Friday, 20 April 2018

Ground-nesting birds.

Where do birds nest? In trees, obviously: everybody knows that! Except, it’s wrong.

Low down---in dense cover.
Rooks' nests are really conspicuous because they are built in groups in the very early spring in the tops of bare trees. It’s the same for the big stick-ball nests of magpies, carrion crows, herons and cormorants. You just can’t miss them. Some birds definitely and undisputedly nest in trees.

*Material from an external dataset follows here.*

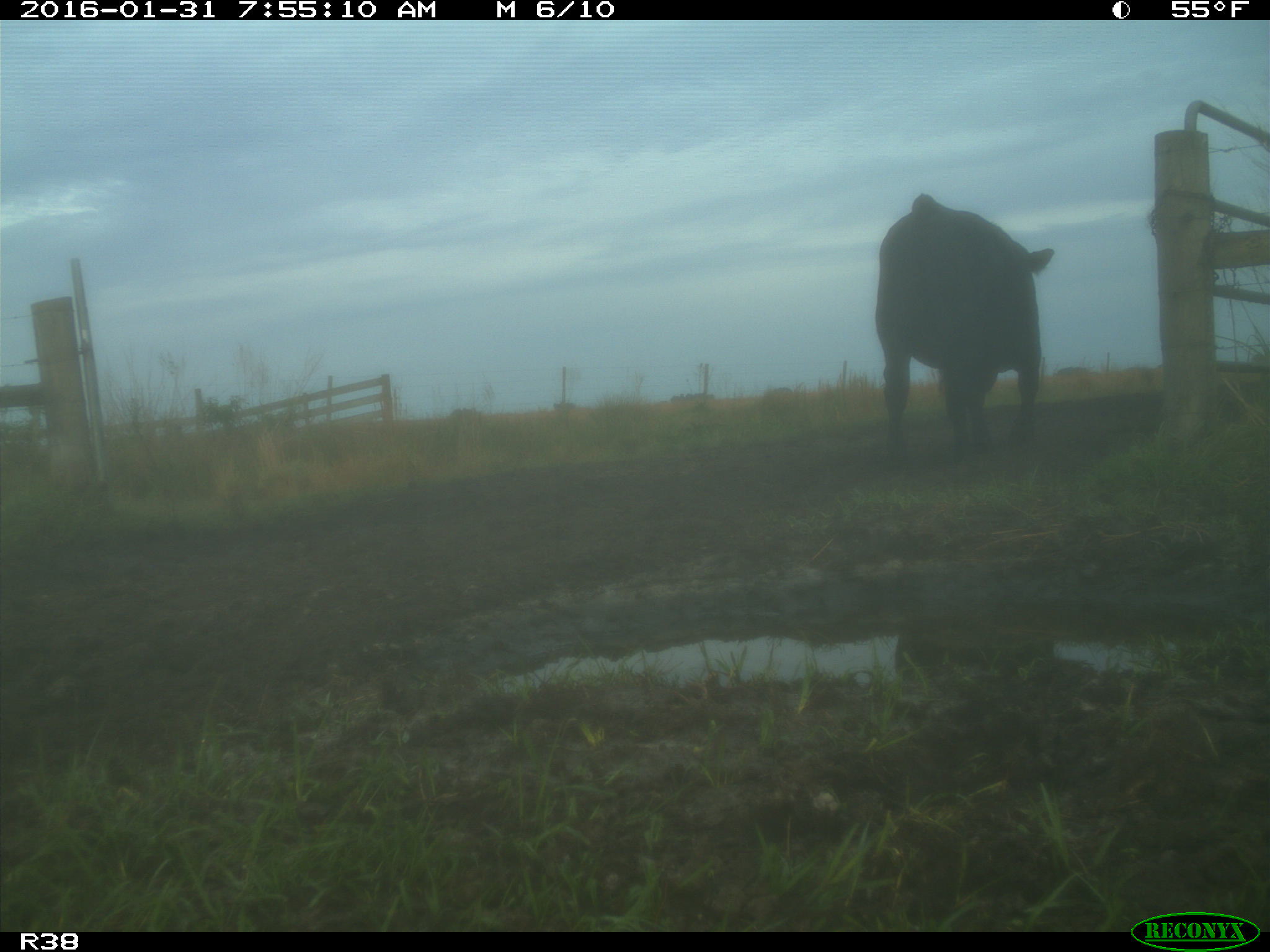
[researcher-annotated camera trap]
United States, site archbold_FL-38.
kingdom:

By the end of April the trees are clothed in greenery and it is no longer easy to count the big nests of those common birds. In hedges and bushes, our most familiar garden birds such as robins, thrushes and blackbirds will have nested unseen, low down, in dense cover. At the same time, every available hole and crevice will have been occupied by starlings, blue-tits and great tits.

Chiffchaff. Sings in the trees....nests on the ground.
Leaving our leafy gardens for a drive into the largely treeless and hedge-less East Anglian countryside we might still find birds. Skylarks, pipits, lapwings, and partridges all nest on the ground. If we visit a lake to see ducks, geese, swans, moorhens, coots, gulls, terns, snipe and oystercatchers; that whole wetland tribe of birds will nest on the ground.

Even in the oak and ash-woods with their carpet of bluebells, many birds nest on the ground. Chiffchaffs and willow warblers, black caps and nightingales will be singing up there in the boughs, but they will nest with the woodcocks and pheasants among the ferns, sedges, nettles, dog’s mercury and brambles. 

Almost all of our birds in the UK and across Europe are in steep decline, especially the ground nesters that are most prone to disturbance and predation as well as having to face the gauntlet of migration.  On nature reserves like Paxton Pits, our job is to produce a surplus of birds and other wildlife to repopulate the largely deserted countryside around us.

That’s why we ask dog owners to keep dogs on leads in those areas where we know we have ground nesting birds in summer. Your dog is your friend but also your responsibility and even the most friendly, well behaved dog will disturb wildlife.  Imagine that your dog is snuffling around the shore of a pond and a moorhen flies out, leaving it's nest unprotected. The dog won’t steal the eggs, but a crow may have been waiting for this very opportunity.

Please help us to increase our breeding bird population by keeping to the paths and having your dog on a lead where the signs request it.